There's the question of whether ^C should look the same on both Windows
and Unix.  Windows doesn't have signals as such, but some things like ^C
can be made to look like signals.  We might consider specifying as part
of the portable part of the API that there is at least an "interrupt"
signal that corresponds to a user interrupt, and in the
platform-specific part of the documentation we say what it actually maps
to on each platform (SIGINT on Unix, CTRL_BREAK_EVENT on Windows, etc.).

>> GHC has no support for these right now.  They're pretty tricky to
>> handle, because the OS thread that caused the signal to be raised is
>> stopped at some arbitrary instruction, and it would require some
>> serious acrobatics to munge that OS thread into a state where it is
>> possible to raise the (Haskell) exception.  I do vaguely recall that
>> people have achieved this in the past, in order to use page faults
>> for write barriers, that sort of thing.
> 
> how does ghc handle things like divide by zero then?

By checking before trying to divide :-)

>>> signal an asynchronous exceptional event
>>> - the user should be able to choose the threads on which they wish
>>>   to catch these, those that need to clean up after themselves.
>>> 
>>> inform the app of an event it might want to take note of
>>> - these should run on their own thread, concurrently to all other
>>>   threads
>> 
>> GHC directly support the latter version, and you can implement the
>> former with a little extra code and a global variable.  I think it
>> would be nice to do as you suggest and provide a way to have the
>> async signals turn directly into exceptions.
>> 
>> One problem, though, is that because we can't interrupt a foreign
>> call with an async exception, ^C can be rather unresponsive. 
>> Perhaps I should look into this and see whether it would be possible
>> in GHC for a concurrent foreign call to be interruptible; it would
>> involve terminating the foreign call somehow (pthread_cancel?)
>> before raising the exception.  We can't do this in a bound thread,
>> however. 
> 
> You should be able to handle the SIGINT imediatly no matter whether
> foregin code is running if your handler is in its own thread right?

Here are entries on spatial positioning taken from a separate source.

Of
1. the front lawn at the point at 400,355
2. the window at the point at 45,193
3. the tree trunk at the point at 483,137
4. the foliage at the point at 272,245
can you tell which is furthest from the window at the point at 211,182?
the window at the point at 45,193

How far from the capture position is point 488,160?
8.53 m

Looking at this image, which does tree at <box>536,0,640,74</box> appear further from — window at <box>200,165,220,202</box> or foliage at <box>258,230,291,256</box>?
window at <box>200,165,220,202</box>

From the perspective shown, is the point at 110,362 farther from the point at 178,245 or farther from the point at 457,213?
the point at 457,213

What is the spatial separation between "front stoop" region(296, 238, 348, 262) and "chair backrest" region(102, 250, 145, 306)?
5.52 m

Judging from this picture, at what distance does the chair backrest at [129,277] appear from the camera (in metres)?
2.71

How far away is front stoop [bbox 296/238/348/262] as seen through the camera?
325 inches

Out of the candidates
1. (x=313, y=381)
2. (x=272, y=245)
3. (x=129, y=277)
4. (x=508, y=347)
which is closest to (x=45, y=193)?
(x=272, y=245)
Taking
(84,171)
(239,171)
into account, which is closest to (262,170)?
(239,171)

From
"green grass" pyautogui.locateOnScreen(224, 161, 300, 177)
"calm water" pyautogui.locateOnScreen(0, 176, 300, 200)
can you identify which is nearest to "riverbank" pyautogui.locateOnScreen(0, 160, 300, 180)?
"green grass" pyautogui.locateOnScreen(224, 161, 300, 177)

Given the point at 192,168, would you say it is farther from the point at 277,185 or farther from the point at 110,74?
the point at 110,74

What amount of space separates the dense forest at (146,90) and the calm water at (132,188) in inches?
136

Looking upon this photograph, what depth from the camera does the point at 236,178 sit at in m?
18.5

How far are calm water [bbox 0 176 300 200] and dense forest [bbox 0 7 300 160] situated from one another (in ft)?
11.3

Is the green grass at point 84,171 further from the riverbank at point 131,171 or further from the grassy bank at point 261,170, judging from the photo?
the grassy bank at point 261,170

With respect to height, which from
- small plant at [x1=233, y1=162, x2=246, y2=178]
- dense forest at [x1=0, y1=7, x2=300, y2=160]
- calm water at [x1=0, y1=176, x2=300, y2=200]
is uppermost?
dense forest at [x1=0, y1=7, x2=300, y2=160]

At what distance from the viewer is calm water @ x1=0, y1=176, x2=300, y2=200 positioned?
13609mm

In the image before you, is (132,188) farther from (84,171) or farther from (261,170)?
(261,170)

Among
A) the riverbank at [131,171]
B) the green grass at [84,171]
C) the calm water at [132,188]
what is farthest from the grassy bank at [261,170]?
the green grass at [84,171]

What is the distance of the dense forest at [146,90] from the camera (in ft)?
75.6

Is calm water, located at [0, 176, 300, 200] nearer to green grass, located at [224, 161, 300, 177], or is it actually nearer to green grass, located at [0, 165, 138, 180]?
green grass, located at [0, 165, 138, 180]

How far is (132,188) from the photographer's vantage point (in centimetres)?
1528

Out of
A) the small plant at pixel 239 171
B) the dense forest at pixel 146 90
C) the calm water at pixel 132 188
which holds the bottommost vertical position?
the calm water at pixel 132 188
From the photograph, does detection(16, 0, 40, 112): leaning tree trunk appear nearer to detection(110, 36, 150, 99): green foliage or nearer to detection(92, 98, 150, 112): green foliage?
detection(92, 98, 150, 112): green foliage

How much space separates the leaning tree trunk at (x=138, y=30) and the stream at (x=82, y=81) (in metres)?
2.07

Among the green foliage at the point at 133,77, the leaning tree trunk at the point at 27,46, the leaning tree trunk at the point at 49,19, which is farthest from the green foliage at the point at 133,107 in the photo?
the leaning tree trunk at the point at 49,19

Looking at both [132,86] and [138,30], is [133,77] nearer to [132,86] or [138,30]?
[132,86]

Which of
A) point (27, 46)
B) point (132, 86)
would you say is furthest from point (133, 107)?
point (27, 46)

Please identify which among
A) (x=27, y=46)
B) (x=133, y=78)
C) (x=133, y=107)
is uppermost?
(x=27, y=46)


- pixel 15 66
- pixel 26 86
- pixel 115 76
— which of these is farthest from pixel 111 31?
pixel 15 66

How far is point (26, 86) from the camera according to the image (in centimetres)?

Yes, but if the signal handler wants to send an exception to the main
thread, as it often does, and the main thread is in a foreign call, ^C
appears to not do anything.

> just have the C signal handler write a byte to a pipe, your haskell
> signal handler thread is in a
> 
> repeatM $ do
>         readExactlyOneByte
>         signalHandler
> 
> loop.

Yes, this is exactly what GHC does.


> = minimal proposal =
> 
> I think a good minimal solution will be the following, it neatly
> avoids 
> turning signals into exceptions, which may be problematic, but
> provides 
> for the common cases of signal usages while being compatible with both
> cooperative and SMP systems.
> 
> == catching signals ==
> 
> implementations provide a way of catching signals such that the
> handler 
> runs as if in its own thread. something like the following
> 
> data SigInfo = ...
> data HandlerType = SigOneShot | SigReset | SigIdempotent
> 
> data SigAction = SigAction {
>         signalType :: HandlerType,
>         signalAction :: SigInfo -> IO ()
>         }  | SigDefault | SigIgnore | SigExit (SigInfo -> ExitStatus)
> 
> installHandler :: Signal -> SigAction -> IO SigAction
> installHandler = ...
>
> the action runs in its own thread.

Yes, looks quite reasonable.
 
> == on exit ==

I'll address this in a separate thread.